Chapter 7 - Learning Flashcards
What is learning?
The process of acquiring new and relatively enduring information and behaviors.
How does classical conditioning work?
After repeated exposure to two stimuli occurring in sequence, we associate those stimuli with each other. As a result, our natural response to one stimulus now can be triggered by the new predictive stimulus.
How does operant conditioning work?
A child associates his “response” with consequences.
The child learns to repeat their behaviors (saying please, etc.) when it’s followed by desirable results (cookie).
The child learns to avoid behaviors (yelling “gimme”) when it’s followed by an undesirable response (no cookie / scolding).
What is cognitive learning?
Acquiring new behaviors and information mentally rather than through direct experience.
Occurs by: observing the events and behaviors of others and using language to acquire information about events that happened to others.
What is a fundamental belief of behaviorism?
Skinner and Watson believed that the mental life was much less important than behaviors.
What was Pavlov’s discovery?
While studying salivation in dogs, Pavlov found that salivation from eating food was eventually triggered by what should have been a neutral stimuli such as just seeing the food / dish / researcher.
What is a neutral stimulus?
A stimulus that does not trigger a response.
What is an unconditioned stimulus / response?
A stimulus which triggers a response naturally without any conditioning.
What was Pavlov’s experiment?
He repeatedly presented a bell tone (neutral stimulus) with food (unconditioned stimulus) to dogs. After the conditioning, the dogs began to salivate upon hearing the bell tone - the neutral stimulus became the conditioned / learned stimulus.
The same response was triggered by different events.
What is acquisition?
The initial stage of learning / conditioning or the association between the neutral stimulus and the unconditioned stimulus.

→ **EXERCISE AIM**
Please continue the learning flashcards above from where they stop, writing the next few cards in the same question-and-answer format.

→ **INFORMATION**

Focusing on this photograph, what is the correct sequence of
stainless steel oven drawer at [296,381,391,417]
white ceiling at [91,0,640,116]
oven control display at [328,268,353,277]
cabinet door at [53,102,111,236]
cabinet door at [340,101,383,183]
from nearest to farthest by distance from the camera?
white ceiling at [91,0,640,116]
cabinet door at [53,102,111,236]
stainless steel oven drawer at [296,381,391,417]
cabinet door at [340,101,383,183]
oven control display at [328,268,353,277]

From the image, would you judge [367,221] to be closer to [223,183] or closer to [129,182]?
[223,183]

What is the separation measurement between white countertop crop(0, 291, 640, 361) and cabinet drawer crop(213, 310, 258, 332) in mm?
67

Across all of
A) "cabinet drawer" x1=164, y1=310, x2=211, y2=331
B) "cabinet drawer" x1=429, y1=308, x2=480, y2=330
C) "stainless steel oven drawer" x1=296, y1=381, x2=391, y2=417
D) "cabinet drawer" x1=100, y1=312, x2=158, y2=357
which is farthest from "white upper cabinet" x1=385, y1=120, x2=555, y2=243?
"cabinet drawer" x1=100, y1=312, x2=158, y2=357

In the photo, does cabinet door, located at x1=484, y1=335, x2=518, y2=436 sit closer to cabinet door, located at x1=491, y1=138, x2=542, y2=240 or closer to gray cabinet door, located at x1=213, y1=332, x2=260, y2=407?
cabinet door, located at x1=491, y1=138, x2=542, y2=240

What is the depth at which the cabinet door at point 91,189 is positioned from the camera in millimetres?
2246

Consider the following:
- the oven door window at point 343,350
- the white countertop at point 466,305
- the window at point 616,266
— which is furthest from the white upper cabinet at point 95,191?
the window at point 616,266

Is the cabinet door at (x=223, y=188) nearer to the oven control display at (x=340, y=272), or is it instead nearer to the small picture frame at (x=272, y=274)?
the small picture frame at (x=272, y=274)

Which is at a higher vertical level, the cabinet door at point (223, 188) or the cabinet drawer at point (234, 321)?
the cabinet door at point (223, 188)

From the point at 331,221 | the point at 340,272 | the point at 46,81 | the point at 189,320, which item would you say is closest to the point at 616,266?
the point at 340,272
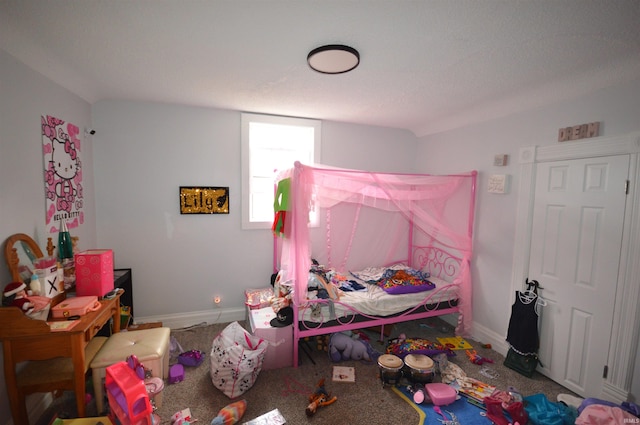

→ **ANSWER SECTION**
For association to be acquired, the neutral stimulus needs to be repeatedly presented before the unconditioned stimulus - about 1 / 2 second before, in most cases.
The strength of the conditioned response grows with conditioning.
What is extinction?
The diminishing of a conditioned response. If the unconditioned response (the food, in Pavlov’s experiment) stops appearing with the conditioned stimulus (the bell tone), the conditioned response decreases.
What is generalization?
Ivan Pavlov conditioned dogs to drool when rubbed, but they began to drool when scratched as well. The dogs began to respond to other similar stimuli.
Ex. If a kid is bitten by a dog, he may begin to fear all four-legged animals.
MORE STUFF MAKES YOU DO THE RESPONSE BASICALLY.
What is discrimination?
Pavlov conditioned dogs to drool at bells of a certain pitch; slightly different pitches did not trigger drooling.
Learned ability to respond only to a specific stimuli; preventing generalization. The ability to become more and more specific in what situations trigger a response.
LESS STUFF MAKES YOU DO THE RESPONSE.
Ex. dogs, rats, and spiders can be trained to search for very specific smells, from drugs to explosives.
What was Pavlov’s legacy?
It gave insights about conditioning in general - it occurs in all creatures and is related to biological drives and responses.
It also gave insights about science - learning can be studied objectively from specific applications.
What was Watson’s experiment with classical conditioning?
Little Albert was a nine month old baby who was not afraid of white rats before the experiment began.
Watson clanged a steel bar every time a rat was presented to Albert. He acquired a fear of rats and generalized this fear to other soft and furry things.
Watson believed that humans were born as blank slates and he prided himself in his ability to shape people’s emotions. He later went into advertising.